═════ DATASET ROWS

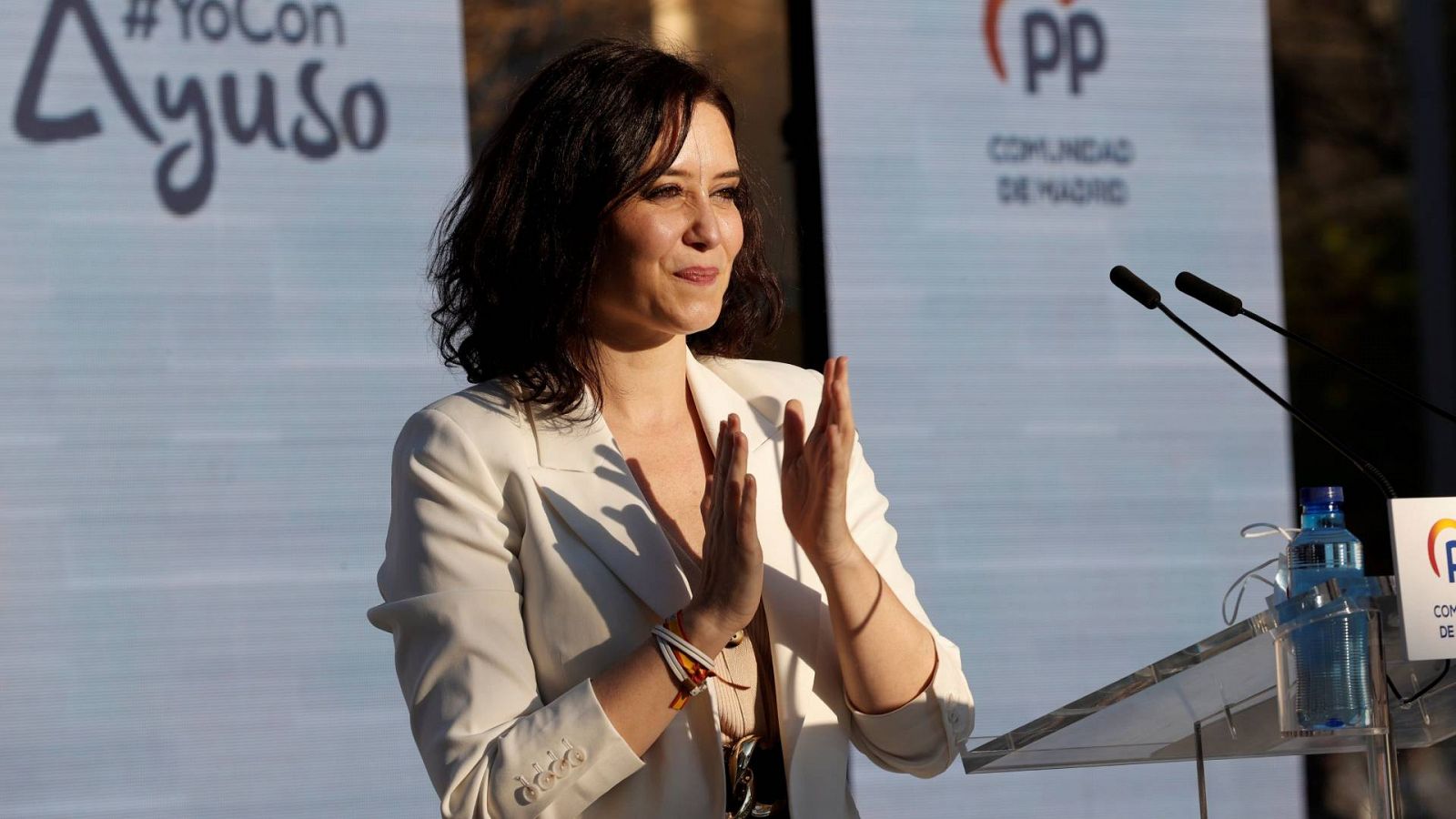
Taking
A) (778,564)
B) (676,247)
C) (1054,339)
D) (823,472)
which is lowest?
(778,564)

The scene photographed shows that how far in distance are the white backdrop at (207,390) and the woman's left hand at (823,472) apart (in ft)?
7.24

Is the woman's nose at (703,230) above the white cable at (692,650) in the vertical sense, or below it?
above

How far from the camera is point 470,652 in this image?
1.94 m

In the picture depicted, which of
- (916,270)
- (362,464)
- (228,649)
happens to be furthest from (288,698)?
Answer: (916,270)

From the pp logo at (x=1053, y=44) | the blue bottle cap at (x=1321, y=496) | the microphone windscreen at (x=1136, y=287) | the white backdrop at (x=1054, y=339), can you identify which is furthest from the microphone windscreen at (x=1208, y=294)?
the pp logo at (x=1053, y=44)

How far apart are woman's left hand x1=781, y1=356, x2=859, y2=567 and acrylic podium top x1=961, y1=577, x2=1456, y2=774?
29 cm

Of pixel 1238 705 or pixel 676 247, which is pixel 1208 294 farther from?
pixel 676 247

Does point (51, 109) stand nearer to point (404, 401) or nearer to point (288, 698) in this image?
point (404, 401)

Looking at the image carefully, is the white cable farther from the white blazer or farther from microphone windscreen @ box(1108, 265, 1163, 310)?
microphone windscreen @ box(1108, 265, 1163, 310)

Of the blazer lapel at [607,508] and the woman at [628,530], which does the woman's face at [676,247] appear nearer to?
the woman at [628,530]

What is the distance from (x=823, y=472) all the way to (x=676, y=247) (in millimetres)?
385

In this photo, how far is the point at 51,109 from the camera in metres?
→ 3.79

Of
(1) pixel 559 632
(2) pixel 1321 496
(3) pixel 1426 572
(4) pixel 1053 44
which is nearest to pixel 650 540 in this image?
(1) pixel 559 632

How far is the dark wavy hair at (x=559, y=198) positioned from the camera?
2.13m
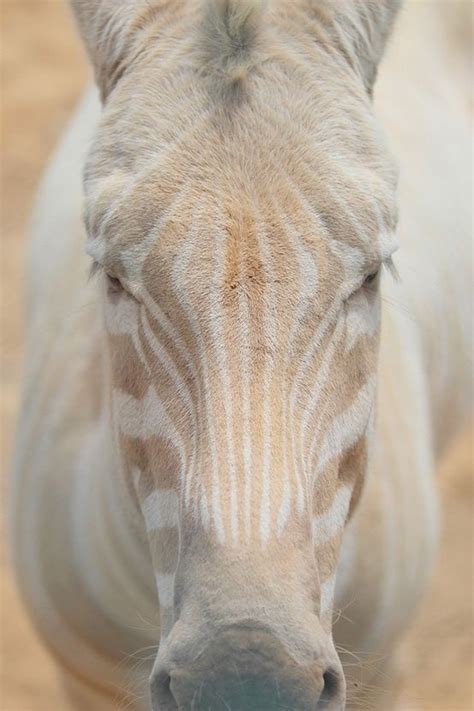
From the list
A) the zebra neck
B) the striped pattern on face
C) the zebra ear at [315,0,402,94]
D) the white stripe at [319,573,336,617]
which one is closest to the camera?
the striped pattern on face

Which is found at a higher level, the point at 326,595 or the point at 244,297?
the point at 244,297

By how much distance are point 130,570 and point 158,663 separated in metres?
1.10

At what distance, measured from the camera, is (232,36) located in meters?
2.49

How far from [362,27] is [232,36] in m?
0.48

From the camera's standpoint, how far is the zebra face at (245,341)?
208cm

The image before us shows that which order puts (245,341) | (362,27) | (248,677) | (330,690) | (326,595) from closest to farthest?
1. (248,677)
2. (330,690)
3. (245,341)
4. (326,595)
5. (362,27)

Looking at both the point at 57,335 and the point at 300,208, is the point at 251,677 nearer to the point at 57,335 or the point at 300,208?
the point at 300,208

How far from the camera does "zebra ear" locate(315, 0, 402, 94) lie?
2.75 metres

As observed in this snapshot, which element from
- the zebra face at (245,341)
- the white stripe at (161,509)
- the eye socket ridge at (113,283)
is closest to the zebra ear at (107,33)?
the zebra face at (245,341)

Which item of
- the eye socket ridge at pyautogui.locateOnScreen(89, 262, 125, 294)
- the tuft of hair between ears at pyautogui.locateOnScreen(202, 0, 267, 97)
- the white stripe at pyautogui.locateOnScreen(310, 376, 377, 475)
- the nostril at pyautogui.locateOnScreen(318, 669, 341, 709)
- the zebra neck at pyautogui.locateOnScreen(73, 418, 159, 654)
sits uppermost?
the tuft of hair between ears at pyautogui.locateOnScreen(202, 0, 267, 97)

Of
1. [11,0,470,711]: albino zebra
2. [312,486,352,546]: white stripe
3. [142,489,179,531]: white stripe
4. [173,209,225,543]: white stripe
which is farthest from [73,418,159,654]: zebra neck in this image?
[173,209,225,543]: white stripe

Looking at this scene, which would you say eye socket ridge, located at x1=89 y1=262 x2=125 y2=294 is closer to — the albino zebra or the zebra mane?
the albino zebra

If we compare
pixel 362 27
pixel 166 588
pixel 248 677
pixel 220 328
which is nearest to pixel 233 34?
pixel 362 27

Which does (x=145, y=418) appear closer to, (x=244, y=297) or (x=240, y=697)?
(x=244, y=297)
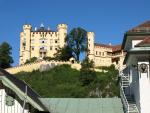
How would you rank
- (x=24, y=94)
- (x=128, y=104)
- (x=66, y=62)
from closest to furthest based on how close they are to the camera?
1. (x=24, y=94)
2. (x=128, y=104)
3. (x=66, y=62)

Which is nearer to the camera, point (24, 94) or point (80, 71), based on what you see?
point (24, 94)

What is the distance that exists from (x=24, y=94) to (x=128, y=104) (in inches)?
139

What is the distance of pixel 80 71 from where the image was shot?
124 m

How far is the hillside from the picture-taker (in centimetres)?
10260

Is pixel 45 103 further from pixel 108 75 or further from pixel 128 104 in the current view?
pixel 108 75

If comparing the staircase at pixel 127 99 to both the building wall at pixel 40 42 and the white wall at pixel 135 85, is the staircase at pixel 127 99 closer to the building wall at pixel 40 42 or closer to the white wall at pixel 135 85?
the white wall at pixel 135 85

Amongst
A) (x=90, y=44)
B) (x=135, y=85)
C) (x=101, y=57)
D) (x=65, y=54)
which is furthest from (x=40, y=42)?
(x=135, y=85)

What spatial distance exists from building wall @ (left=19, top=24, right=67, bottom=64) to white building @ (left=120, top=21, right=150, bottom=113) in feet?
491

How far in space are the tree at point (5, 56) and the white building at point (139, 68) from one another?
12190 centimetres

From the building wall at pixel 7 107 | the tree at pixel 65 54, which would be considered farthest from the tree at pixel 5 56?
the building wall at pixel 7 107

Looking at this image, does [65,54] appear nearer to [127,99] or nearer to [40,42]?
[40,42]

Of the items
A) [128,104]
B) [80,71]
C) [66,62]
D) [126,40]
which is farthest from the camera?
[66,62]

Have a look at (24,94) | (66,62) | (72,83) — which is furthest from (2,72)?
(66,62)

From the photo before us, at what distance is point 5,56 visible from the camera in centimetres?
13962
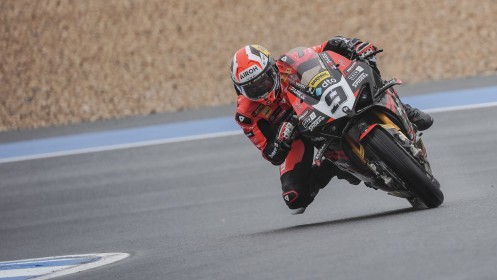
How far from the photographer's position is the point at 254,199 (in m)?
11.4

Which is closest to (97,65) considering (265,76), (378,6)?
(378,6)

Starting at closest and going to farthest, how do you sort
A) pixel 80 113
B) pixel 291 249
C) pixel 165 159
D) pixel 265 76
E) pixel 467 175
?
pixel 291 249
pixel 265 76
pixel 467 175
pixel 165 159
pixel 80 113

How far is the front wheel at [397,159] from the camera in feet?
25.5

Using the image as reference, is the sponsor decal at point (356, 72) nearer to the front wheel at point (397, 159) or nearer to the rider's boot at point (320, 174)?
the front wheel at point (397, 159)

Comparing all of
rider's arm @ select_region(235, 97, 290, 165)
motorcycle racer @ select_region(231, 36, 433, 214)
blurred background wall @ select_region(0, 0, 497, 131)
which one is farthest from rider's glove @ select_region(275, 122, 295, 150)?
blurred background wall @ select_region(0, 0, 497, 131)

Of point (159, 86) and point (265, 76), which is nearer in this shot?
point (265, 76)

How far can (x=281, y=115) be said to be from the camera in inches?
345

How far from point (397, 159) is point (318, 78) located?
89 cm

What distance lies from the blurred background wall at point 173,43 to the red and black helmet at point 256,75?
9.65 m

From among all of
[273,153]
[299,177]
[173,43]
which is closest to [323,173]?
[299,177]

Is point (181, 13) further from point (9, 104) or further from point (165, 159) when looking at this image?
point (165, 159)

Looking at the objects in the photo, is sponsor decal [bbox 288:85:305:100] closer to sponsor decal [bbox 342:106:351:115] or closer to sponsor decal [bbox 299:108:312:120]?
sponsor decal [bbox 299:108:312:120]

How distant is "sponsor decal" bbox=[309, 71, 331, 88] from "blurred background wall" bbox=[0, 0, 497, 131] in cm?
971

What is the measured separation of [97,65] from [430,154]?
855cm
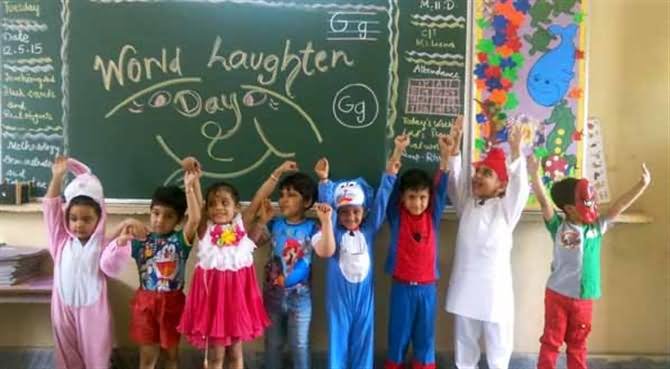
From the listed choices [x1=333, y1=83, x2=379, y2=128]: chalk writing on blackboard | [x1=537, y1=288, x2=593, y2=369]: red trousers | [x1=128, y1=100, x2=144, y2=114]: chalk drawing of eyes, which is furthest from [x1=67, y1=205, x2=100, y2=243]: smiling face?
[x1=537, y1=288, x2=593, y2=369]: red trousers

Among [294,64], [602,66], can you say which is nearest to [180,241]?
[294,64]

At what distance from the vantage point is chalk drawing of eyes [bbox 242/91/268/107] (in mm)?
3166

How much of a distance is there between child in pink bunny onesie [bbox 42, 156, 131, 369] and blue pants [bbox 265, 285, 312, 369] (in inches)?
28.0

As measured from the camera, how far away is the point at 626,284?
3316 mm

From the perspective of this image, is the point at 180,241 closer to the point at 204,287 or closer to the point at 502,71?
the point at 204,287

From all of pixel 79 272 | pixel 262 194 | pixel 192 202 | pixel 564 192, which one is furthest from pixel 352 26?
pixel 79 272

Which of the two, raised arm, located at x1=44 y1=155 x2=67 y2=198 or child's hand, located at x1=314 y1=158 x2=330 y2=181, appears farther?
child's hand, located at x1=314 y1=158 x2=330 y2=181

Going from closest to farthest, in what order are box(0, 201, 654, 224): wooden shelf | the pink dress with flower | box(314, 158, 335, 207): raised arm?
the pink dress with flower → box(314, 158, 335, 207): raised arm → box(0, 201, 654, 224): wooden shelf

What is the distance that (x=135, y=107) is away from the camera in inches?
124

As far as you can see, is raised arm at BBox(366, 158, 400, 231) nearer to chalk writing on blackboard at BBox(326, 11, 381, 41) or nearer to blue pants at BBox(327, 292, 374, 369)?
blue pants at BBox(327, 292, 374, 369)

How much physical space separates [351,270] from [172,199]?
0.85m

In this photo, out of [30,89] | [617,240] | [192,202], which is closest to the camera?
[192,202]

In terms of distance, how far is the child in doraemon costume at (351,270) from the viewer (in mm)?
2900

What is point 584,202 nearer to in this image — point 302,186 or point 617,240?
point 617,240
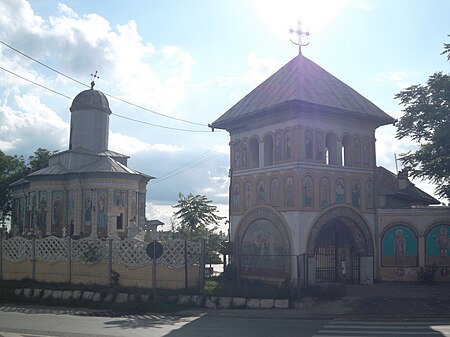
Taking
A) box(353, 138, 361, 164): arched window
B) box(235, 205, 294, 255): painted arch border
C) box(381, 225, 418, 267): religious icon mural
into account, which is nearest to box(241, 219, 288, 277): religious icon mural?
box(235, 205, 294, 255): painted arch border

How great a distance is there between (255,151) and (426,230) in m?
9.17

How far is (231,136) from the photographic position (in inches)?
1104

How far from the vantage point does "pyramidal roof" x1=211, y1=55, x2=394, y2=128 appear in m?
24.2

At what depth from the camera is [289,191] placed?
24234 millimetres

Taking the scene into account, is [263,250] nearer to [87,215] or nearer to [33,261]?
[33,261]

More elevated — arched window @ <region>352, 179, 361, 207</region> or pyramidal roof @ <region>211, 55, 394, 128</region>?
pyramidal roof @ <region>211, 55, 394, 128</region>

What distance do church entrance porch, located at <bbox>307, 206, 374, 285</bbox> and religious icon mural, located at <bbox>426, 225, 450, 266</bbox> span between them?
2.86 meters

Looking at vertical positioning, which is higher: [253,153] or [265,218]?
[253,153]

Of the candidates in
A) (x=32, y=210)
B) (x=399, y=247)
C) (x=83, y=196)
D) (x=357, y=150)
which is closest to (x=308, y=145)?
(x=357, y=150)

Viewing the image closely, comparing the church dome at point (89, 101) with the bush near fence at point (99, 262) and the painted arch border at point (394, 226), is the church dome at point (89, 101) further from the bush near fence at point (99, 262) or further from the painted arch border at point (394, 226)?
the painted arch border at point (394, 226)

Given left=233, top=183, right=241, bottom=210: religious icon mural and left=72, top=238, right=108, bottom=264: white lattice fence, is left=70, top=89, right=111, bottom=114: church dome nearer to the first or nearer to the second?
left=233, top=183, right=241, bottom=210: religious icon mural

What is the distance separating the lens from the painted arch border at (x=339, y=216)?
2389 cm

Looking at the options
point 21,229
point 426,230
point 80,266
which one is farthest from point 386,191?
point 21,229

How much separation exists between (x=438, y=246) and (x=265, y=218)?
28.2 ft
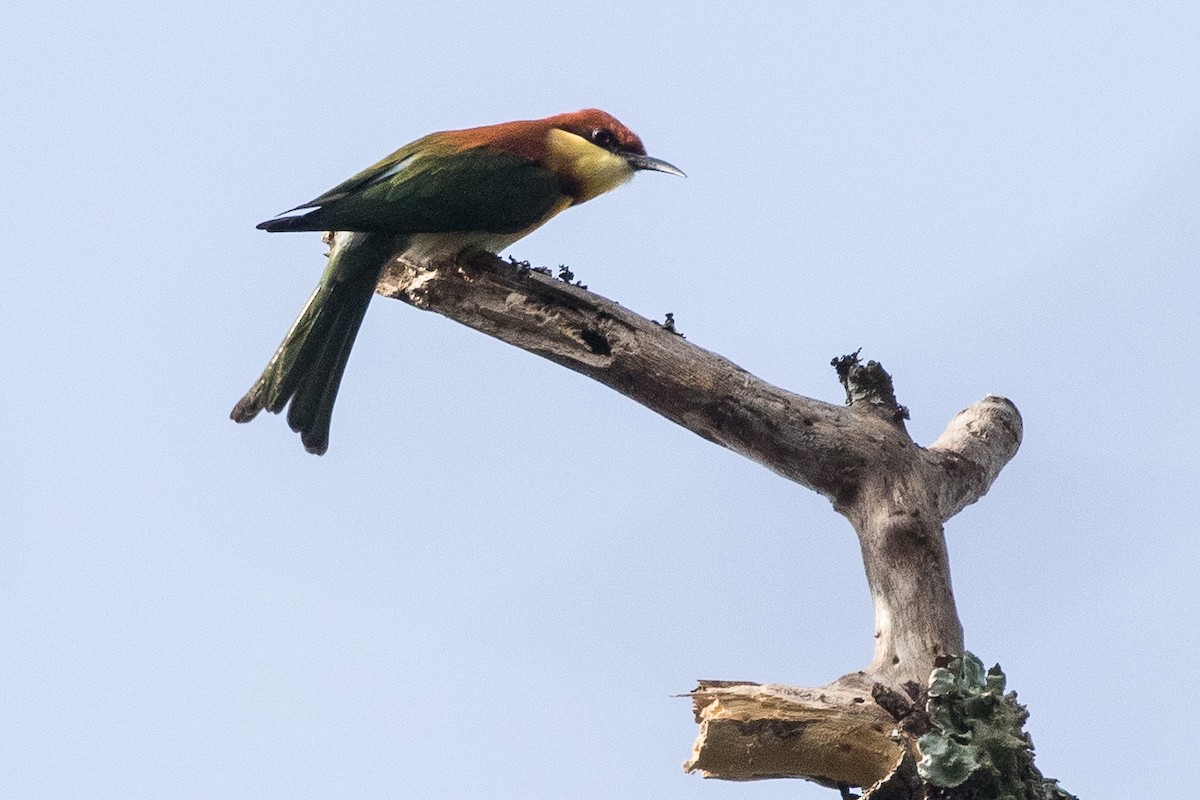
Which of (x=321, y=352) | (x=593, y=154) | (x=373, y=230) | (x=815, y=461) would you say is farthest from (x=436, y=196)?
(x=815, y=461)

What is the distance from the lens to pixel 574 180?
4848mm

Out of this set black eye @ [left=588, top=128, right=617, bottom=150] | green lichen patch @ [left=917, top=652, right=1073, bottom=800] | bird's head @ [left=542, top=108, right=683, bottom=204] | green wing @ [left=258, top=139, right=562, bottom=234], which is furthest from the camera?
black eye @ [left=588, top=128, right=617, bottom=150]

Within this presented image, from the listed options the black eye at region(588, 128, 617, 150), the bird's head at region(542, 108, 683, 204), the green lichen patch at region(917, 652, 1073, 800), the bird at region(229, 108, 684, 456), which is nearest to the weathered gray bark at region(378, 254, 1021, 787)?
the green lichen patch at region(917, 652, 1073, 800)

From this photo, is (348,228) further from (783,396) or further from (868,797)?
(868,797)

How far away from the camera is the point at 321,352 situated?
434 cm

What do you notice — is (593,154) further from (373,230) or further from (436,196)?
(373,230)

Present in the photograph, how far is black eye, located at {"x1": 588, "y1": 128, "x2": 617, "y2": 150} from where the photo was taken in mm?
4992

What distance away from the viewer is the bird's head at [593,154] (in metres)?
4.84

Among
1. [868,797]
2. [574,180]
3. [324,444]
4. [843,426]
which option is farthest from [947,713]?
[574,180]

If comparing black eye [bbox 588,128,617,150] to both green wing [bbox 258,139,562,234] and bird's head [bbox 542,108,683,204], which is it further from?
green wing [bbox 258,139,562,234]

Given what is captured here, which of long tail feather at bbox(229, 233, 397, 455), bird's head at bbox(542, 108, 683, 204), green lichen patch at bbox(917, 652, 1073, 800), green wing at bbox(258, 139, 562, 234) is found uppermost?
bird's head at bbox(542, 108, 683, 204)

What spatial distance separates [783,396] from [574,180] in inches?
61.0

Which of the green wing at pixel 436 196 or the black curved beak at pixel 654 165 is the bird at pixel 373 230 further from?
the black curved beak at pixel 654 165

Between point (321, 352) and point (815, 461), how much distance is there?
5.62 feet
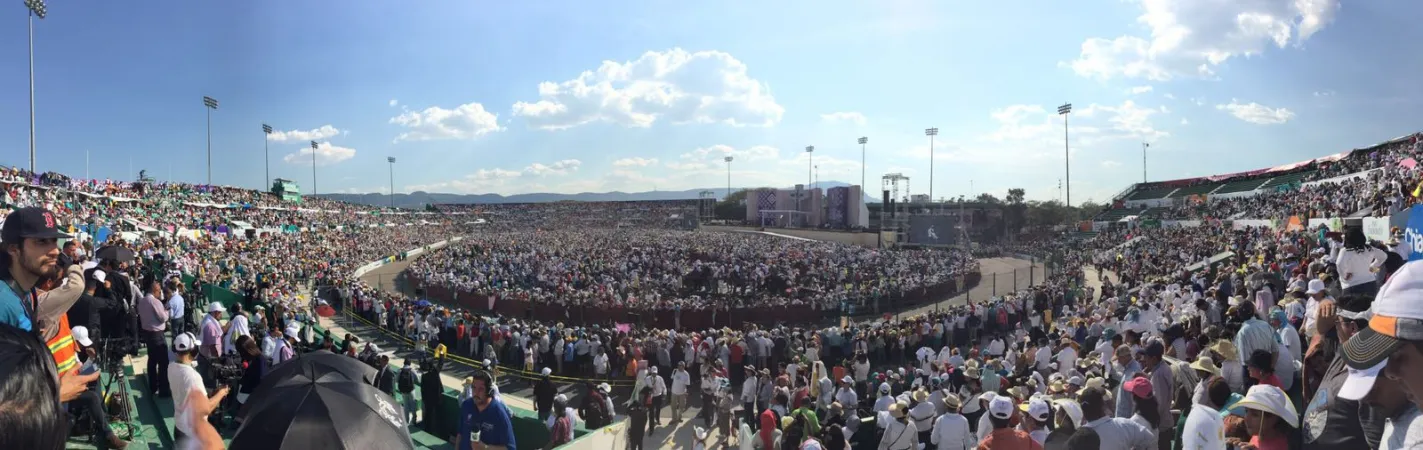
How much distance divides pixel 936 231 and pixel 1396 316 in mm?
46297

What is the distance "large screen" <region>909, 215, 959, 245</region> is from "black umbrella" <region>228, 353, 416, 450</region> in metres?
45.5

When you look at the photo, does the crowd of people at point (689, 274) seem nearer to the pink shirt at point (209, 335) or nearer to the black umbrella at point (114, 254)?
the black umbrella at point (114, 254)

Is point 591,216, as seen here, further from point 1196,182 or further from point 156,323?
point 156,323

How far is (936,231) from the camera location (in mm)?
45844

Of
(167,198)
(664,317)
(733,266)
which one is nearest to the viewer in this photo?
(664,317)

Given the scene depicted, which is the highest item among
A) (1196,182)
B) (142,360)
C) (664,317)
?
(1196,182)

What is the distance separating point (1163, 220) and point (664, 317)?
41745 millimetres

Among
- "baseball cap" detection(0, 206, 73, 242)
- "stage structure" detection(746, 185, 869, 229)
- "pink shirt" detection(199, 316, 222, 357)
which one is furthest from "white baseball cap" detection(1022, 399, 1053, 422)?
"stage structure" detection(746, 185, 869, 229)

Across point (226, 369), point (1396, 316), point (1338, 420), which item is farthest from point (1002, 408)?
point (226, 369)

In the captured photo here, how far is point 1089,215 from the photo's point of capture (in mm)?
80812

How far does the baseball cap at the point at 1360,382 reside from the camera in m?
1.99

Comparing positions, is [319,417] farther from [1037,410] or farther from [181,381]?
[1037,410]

══════════

EXERCISE DIRECTIONS
Copy out, word for word, the stretch of the records from the start through the line that contains "Answer: (916,270)", including both ends. Leave the pictures out of your copy.

EXPECTED ANSWER
Taking
A) (778,564)
B) (676,247)
C) (1054,339)
D) (823,472)
which is lowest?
(778,564)

The scene photographed shows that how far in distance are the white backdrop at (207,390) and the woman's left hand at (823,472) apart (in ft)?
7.24

Is the woman's nose at (703,230) above the white cable at (692,650) in the vertical sense, or below it?
above

How far from the camera is point 470,652 in this image?
1.94 m

In the picture depicted, which of
- (916,270)
- (362,464)
- (228,649)
happens to be furthest from (288,698)?
Answer: (916,270)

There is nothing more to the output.